Executive Order 10730: Little Rock Nine: Executive Order 8802

    Executive Order 10730: Little Rock Nine: Executive Order 8802

      Eisenhower wasn't the first president who had to issue an executive order to achieve racial integration against the wishes of many of the rank-and-file. Franklin Delano Roosevelt had to do it in 1941.

      When African American men volunteered or were drafted for military service, they served in segregated units and were often shut out of combat positions, instead given jobs like cooks or gravediggers. The military and defense industry operated under the same Jim Crow attitudes that Blacks suffered through in the South.

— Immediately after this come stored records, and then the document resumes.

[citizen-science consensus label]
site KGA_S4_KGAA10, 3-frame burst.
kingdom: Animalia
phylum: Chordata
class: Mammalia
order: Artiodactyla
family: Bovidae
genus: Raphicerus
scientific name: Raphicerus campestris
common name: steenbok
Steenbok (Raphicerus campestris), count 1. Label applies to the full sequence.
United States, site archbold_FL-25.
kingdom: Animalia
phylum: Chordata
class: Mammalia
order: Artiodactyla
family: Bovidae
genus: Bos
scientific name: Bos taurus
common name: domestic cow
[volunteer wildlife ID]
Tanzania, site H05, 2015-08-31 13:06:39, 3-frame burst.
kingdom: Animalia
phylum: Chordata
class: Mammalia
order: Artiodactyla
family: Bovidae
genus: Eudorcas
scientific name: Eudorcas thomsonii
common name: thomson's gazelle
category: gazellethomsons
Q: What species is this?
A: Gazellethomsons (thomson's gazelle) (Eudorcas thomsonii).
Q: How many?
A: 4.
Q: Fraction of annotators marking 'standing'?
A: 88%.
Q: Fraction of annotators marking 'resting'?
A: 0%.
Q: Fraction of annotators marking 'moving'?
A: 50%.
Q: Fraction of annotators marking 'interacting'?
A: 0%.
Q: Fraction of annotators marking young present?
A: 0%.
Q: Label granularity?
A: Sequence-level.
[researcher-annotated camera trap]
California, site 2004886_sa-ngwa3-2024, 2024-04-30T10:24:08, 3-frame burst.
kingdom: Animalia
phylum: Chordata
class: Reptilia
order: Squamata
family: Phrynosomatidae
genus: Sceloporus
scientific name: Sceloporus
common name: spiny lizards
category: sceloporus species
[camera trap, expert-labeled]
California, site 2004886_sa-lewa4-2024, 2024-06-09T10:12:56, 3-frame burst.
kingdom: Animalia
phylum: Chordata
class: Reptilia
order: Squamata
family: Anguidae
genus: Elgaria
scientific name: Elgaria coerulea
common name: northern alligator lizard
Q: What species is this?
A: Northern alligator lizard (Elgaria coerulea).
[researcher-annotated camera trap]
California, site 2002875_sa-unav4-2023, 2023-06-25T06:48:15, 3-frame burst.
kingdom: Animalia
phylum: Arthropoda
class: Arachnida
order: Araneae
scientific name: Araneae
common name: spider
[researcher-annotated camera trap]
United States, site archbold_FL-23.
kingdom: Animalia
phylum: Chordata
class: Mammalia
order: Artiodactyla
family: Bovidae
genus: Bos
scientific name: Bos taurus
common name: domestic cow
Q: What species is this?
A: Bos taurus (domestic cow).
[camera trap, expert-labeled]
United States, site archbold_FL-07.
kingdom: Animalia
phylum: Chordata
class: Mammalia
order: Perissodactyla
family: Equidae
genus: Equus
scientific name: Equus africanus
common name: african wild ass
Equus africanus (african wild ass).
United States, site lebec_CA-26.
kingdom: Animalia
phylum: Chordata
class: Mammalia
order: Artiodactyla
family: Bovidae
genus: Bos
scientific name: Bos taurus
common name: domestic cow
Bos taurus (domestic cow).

      After the U.S. entered the war, activists and journalists pressured FDR to make good on the promises of his famous Four Freedoms Speech and apply those freedoms to all Americans. After a lot of resistance on his part, the President issued Executive Order 8802 on June 25, 1941. It prohibited discrimination by race in all national defense industries:

      Whereas it is the policy of the United States to encourage full participation in the national defense program by all citizens of the United States, regardless of race, creed, color, or national origin, in the firm belief that the democratic way of life within the Nation can be defended successfully only with the help and support of all groups within its borders;

      Further:
      Now, Therefore, by virtue of the authority vested in me by the Constitution and the statutes, and as a prerequisite to the successful conduct of our national defense production effort, I do hereby reaffirm the policy of the United States that there shall be no discrimination in the employment of workers in defense industries or government because of race, creed, color, or national origin, and I do hereby declare that it is the duty of employers and of labor organizations, in furtherance of said policy and of this Order, to provide for the full and equitable participation of all workers in defense industries, without discrimination because of race, creed, color, or national origin...
      (Source)

      This order just applied to defense industries, not to the service branches themselves. It would take another president, and another Executive Order, to do that.